店長、もう無理です!

昨日、僕がそこに配属されて以来の事態が発生した。
ラストオーダー15分前、僕は、厨房とフロント*1のちょうど中間地点にあるパントリー*2でケーキを盛っていた。


「二条、悪いがちょっと走って、IN看板*3消してきてくれ!
 アフターは○○にやらせるから!」
「はい、分かりました」


ラストオーダーの時間になったのだと思っていた。
しかし、消灯して戻ってきても、一向にピアノ演奏は止まない。
ピアノ演奏はラストオーダー時間に終了するはずなのに。
時計を見る。
お気に入りのアナログ時計の長針は、まっすぐ右を指していた。
『8時15分ですよ、二条さん』
そう告げている。
仕事終了後、店長がタバコを片手に、言った。


「今日、はよ受付切ったやろ?」
「はい。お待ち*4も断っていましたよね?」
「待たれても、あかんからな」
「?」
「厨房の声、耳に入っとらんかったな?」
「・・すみません。アフターと必死でした」
「いや、あの状況やからな、しゃあないわ。
 あの時、客が来た時な、○○*5が叫んでな」
「○○さん、何をです?」
「『もう無理です!』ときたわ」
「え・・?」
「仕事のきつさちゃうぞ。
 『肉切れました!』だと」
「・・・」

========================================

課題内容 | 読解文を2文で要約してもらえますか?

保存データ |
========================================

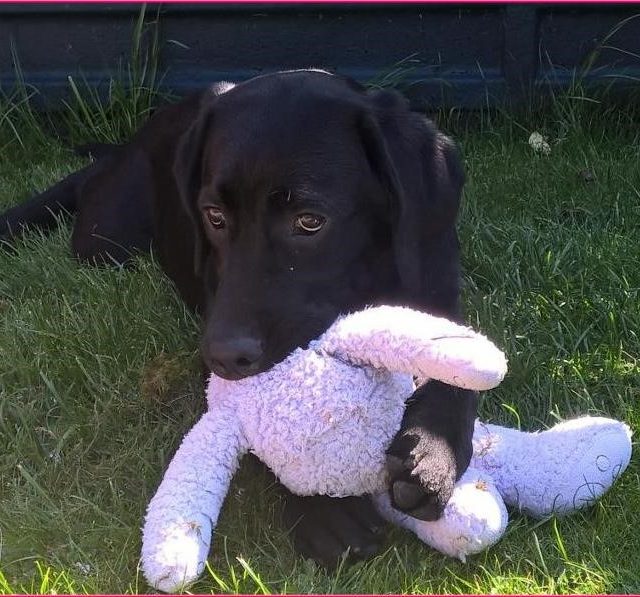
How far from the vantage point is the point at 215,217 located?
2.35 metres

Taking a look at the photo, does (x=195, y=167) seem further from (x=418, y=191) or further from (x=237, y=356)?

========================================

出力結果 | ラストオーダー15分前に店長からIN看板を消すよう頼まれた二条は、消灯して戻ってもピアノ演奏が止まず、時計を見ると8時15分だった。仕事の後、店長は受付を早く切ったことに触れ、客が来た時に○○が叫んだ「もう無理です!」は仕事のきつさではなく「肉切れました!」という意味だったと明かした。